38 『色に出でにけり』?

 外出の支度を済ませたイサベルが一階に降りると、庭へと開いた大窓の前にいるエイミが目に入った。

 外を向いて立つ娘の視線は庭師が丹精込めた花壇でも、雲一つなく澄み切った青空でもなく、自分の手元。すっかり見慣れた薄い用紙は、白フクロウのふくたが運ぶエドワードからの手紙に違いない。

 ほぼ毎日のやり取りは、公の伝令鳥を引退して遠方への飛行が少なくなったふくたの運動不足解消を兼ねている。

 最初は内容に困ることが多かったエイミも、今では前世でいえばラインやツイッターといったSNSのような気楽さで書くようになっていた。

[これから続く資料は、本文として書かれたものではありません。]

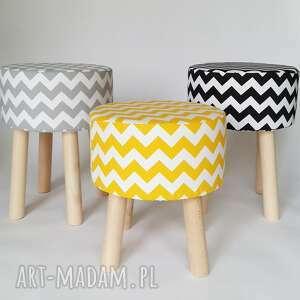 ręcznie zrobione pufy puf stołek siedzisko fjerne m szary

 そんな、もはや日常といって差し支えない手紙なのに、今日のエイミは口元をきゅっと結び、眉を下げた何とも言えない表情で覗き込んでいる。

 同行の侍女にクラッチバッグを預けると玄関ホールで待つように言って、イサベルは一人エイミのもとへと向かった。

「エイミ」

「あっ、お母様。出かけるところ? えと、今ね、ふくたが来て、ティガーも行っちゃって」

「そうみたいね」

 声を掛けられて、エイミはハッとしたように顔を上げた。

 どうやら母が傍に来ていることにも気付いていなかったらしい。慌てて手紙をたたむと、取り繕うように庭を指さした。

 そこにはいつものようにお気に入りの枝で休む白フクロウと、木に登り始めるティガーの姿。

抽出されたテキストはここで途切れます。